In practice, the encoder builds the first master output, and the transcoder adapts that master for the many ways video needs to be delivered. For large-scale delivery across varying devices, network speeds, and distribution platforms, transcoding is the step that ensures flexibility and compatibility.
Adaptive Streaming
If you serve an encoded stream directly, all viewers receive the same bitrate and resolution. On fast connections, this is fine. But slower networks cause playback stalls.
A transcoder solves this by creating multiple renditions from the encoded master (e.g., 1080p at 6 Mbps, 720p at 3 Mbps, 480p at 1 Mbps). These renditions are then packaged into adaptive streaming formats such as HLS or DASH.
As a result, this allows the player to switch automatically depending on bandwidth. Without this step, adaptive streaming cannot work reliably.
Device & Platform Compatibility
A camera feed encoded once into H.264/MP4 may play on some browsers, but not all devices handle the same codecs or containers. For example, iOS may prefer HLS, smart TVs may require DASH-CMAF, and newer platforms may demand HEVC or AV1.
Instead of re-encoding from the raw source for every platform, a more efficient workflow is to encode once into a high-quality mezzanine file. From there, a transcoder generates compatible variations as needed, ensuring one master can serve many ecosystems.
Content Distribution
Different CDNs and global distribution platforms impose unique format requirements. A single encoded file often won"t satisfy all technical specifications. A transcoder lets you generate standardized outputs for each destination (MPEG-DASH for TVs, HLS for browsers and iOS, low-latency CMAF for live streams), ensuring smooth handoffs and preventing rejection of unsupported formats.
Live Streaming
In live workflows, the encoder creates the initial base stream, often in RTMP or SRT. This base stream is not enough for delivery because audiences have diverse bandwidth and device conditions. A live transcoder sits downstream from the encoder to create adaptive bitrate layers in real time and deliver them as HLS/DASH packages.

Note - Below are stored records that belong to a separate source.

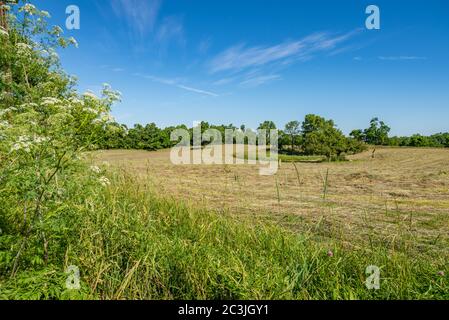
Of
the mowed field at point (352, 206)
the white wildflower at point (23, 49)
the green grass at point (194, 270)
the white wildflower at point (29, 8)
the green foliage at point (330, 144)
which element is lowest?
the mowed field at point (352, 206)

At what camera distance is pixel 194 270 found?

For example, a single 1080p RTMP feed can be transcoded into 720p, 480p, and 360p variants for bandwidth-constrained viewers, ensuring scalability of live events.
Audio Channel Changes
Audio profiles set at capture (such as stereo AAC) may not meet all playback needs later. Downmixing surround audio for mobile, generating language-specific tracks, or adding accessibility options requires a transcoder. Rather than re-encoding from raw, transcoding allows direct processing of the master file"s audio streams into the required variations.
Workflow Optimization
Running the encoder multiple times from raw inputs is expensive and slow. A better strategy is to encode once into a high-quality mezzanine file and then use transcoders for downstream renditions.
This approach avoids repeated compression from source, reduces costs, simplifies pipelines, and ensures flexibility when new delivery targets arise. Note that if the mezzanine file is too highly compressed, quality may degrade across multiple generations of transcoding → so the first encode should preserve high quality for future use.
Improving Bandwidth Efficiency
Sending a high-bitrate stream to every user wastes bandwidth and increases CDN costs. Many users cannot sustain the highest-quality streams. A transcoder allows multiple bitrate ladders, so viewers receive only what their connection supports. This directly reduces buffering issues and conserves delivery costs. In addition to this, it also provides a consistent user experience on various network conditions.